Cerca de 25,1% dos idosos brasileiros residentes em áreas urbanas sofrem pelo menos uma queda por ano, número que representa um em cada quatro indivíduos nessa faixa etária. O índice torna-se ainda mais expressivo entre pessoas com 80 anos ou mais, grupo no qual a taxa atinge 40% anualmente, de acordo com estimativas do Instituto Nacional de Traumatologia e Ortopedia. Levantamentos da Organização Mundial da Saúde indicam que, das cerca de um milhão de fraturas de fêmur registradas no mundo a cada ano, 600 mil ocorrem no Brasil, sendo 90% desses casos decorrentes de quedas.

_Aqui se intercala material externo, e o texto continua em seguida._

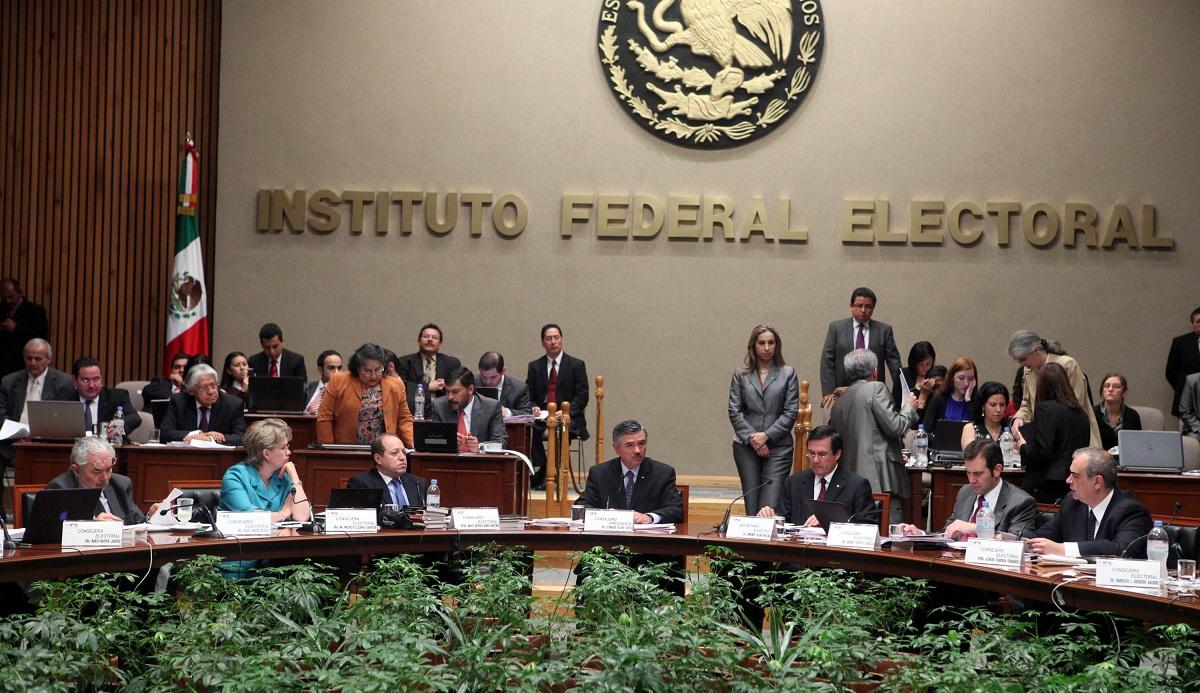 PROPUESTA DE INE CENTRALIZA LA JUSTICIA ELECTORAL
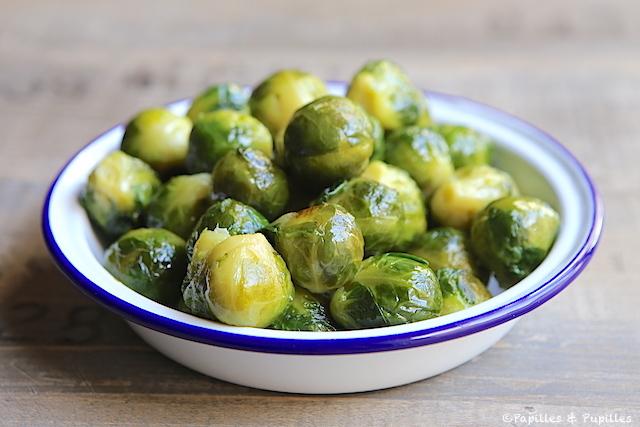 Choux de bruxelles r ti l 39 huile d 39 olive - Comment congeler des choux de bruxelles ...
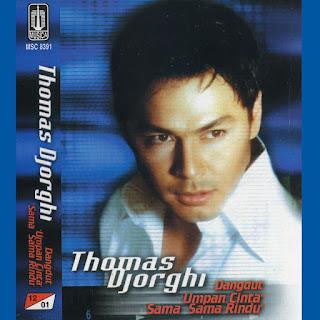 Thomas Djorghie - Umpan Cinta [iTunes Plus AAC M4A] ~ Free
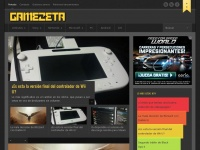 gamezeta.es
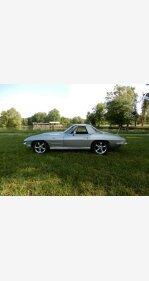 1964 Chevrolet Corvette for sale 101267049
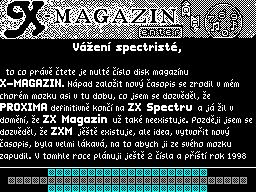 X-Magazine #00 - Журнал для ZX Spectrum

A maior parte dos acidentes acontece dentro da própria residência, em locais com pouca iluminação, pisos escorregadios, tapetes soltos, ausência de barras de apoio e escadas sem corrimão. Conforme dados do Estudo Longitudinal da Saúde dos Idosos Brasileiros, 1,8% dos episódios provocam fraturas graves no quadril ou no fêmur, e 31,8% desses pacientes necessitam de cirurgia para a colocação de prótese. Especialistas apontam que fatores biológicos, como perda de equilíbrio, redução de força muscular e problemas de visão, somam-se a comportamentos de risco, a exemplo do uso de meias em pisos lisos ou subida em bancos.

Representantes da Sociedade Brasileira de Geriatria e Gerontologia e da Associação Brasileira de Avaliação Óssea e Osteometabolismo esclarecem que a perda de equilíbrio e os tombos não constituem etapas obrigatórias do envelhecimento, mas podem ser prevenidos por meio de intervenções no ambiente e cuidados clínicos regulares. As entidades orientam que a remoção de obstáculos no chão, a prática de atividades físicas para fortalecimento muscular e a instalação de suportes de segurança reduzem a probabilidade de acidentes e preservam a capacidade funcional da população com 65 anos ou mais, que já ultrapassa 22 milhões de pessoas no país.